More in Outdoors
To lay out the curve of the wall and to define the area that needs to be dug out for the trench, or foundation, we're going to use a household extension cord as our marker. Some other things that work just fine are a garden hose or even a length of rope. If the wall were to be straight, we could have used string and stakes, but the hose works great for laying out a curved wall.
After laying out the marker extension cord, it's time to dig out the trench. Skim off any grass, and set the dirt of the trench aside for later use. If your wall is going to be long, a backhoe or tiller rental can be a back-saving investment, but since this wall isn't going to be all that long, the long-handled shovels and some good old-fashioned sweat get the job done.
A good rule of thumb when digging the trench is to dig it about 6" deep and fill it with about 3"-4" of fill gravel. Then tamp it down to about 2".
To determine the width of the trench, add 6" to the width of the stones you're using. This enables you to place your stones with 2" left up front and 4" left behind.
The trench is the solid foundation on which to build a wall, so make sure that the fill gravel is put into the trench and really tamped down until it is compacted and level.

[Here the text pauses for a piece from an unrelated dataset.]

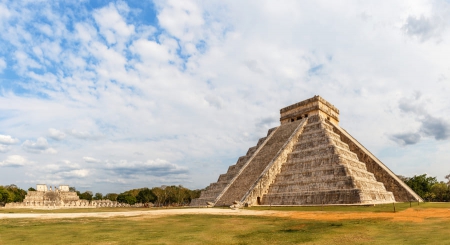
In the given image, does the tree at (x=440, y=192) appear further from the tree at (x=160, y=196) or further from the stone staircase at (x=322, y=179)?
the tree at (x=160, y=196)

Note: To tamp down as solidly as is necessary, you will need to use a tamper. There are two types, a hand tamper and a power tamper. Use the one with which you are most comfortable.
Place the stones so that they touch side by side; they should be fairly snug as they're laid down. Level each stone as it's put in. Use a torpedo level to check the side-to-side level of the stones as well as the front to back level. Use the gravel to help level the stones. Finish the first course of stones.
It may be necessary to cut some of the stones as the wall comes together: that's where the wet saw comes into play. The wet saw is the perfect tool to rent when building a retaining wall. With its diamond blade, it cuts the stones pretty easily. Simply mark your stone at the desired size and cut. But if you're going to be cutting only a few stones, that can be done with a hammer and mason's chisel as well.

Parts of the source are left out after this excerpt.